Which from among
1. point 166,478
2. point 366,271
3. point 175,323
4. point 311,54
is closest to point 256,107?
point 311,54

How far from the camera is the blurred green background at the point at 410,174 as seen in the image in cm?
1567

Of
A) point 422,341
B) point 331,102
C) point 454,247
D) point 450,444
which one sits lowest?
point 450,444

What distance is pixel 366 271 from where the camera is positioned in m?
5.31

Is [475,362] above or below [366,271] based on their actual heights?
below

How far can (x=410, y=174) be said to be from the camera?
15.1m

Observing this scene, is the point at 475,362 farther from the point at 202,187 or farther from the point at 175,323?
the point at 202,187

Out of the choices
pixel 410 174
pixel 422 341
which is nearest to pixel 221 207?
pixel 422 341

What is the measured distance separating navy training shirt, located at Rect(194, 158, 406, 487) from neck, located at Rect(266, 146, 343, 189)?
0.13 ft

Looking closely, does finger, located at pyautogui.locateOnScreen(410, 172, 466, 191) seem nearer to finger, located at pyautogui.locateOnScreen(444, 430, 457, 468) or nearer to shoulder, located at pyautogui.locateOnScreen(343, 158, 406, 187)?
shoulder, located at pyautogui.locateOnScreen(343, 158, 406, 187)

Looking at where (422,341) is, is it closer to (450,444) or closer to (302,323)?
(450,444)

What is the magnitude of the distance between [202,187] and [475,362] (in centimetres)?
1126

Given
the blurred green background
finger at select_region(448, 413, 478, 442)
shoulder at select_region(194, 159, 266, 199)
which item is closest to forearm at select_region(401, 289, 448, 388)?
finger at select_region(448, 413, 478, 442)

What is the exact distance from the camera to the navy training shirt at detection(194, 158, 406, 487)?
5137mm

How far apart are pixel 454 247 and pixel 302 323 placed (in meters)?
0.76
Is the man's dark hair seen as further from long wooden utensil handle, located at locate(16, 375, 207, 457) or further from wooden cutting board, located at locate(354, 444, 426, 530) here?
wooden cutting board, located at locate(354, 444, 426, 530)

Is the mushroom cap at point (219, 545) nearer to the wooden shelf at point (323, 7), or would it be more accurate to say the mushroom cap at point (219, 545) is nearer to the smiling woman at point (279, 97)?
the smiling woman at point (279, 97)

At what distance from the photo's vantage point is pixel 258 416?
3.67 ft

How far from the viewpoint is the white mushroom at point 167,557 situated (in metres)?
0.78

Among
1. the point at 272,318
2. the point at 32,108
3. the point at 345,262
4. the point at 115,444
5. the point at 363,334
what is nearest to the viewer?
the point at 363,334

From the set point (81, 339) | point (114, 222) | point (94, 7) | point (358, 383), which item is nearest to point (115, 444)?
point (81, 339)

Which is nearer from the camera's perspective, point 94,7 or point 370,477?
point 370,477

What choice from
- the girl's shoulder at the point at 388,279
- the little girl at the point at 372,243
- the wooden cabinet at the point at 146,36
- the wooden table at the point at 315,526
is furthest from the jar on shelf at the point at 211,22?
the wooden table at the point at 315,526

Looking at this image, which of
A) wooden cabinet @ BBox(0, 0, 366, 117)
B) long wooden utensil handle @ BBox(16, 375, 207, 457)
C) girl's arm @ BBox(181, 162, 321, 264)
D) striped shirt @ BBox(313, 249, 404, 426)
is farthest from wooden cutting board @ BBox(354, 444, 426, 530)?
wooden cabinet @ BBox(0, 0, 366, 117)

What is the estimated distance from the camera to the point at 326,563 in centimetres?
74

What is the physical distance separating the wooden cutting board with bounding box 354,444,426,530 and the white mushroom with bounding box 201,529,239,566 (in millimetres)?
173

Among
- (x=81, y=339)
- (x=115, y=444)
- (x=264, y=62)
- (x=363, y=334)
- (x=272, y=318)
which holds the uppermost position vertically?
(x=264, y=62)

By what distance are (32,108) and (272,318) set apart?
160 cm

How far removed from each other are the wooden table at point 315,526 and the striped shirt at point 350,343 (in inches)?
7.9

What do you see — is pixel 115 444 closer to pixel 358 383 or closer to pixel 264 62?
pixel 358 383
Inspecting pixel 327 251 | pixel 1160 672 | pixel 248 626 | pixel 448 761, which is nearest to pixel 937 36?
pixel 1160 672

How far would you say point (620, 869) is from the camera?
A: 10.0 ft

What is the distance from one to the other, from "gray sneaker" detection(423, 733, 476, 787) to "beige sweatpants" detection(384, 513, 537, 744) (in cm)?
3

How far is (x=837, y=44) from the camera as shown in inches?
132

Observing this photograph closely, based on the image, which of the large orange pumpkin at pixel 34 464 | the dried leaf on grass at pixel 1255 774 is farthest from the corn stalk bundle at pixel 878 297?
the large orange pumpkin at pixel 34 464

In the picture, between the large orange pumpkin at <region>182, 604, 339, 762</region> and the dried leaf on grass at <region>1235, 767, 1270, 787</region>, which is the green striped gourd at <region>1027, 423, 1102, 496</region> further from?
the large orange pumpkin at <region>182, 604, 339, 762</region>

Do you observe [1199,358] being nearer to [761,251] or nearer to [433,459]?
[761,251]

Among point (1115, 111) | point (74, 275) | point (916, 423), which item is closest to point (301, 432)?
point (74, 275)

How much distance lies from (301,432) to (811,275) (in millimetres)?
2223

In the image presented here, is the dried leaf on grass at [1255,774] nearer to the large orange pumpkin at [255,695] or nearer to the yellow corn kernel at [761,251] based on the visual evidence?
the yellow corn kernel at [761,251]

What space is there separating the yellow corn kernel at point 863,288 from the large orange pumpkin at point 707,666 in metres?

_Exercise_
Copy out word for word the lines from the one containing "In the image presented" through the last line of the items, including both ends.

_Expected answer_
In the image presented here, is the dried leaf on grass at [1255,774] nearer to the large orange pumpkin at [255,695] or nearer to the yellow corn kernel at [761,251] based on the visual evidence?
the yellow corn kernel at [761,251]

What space is there separating the yellow corn kernel at point 863,288 from the large orange pumpkin at point 707,666 in metres?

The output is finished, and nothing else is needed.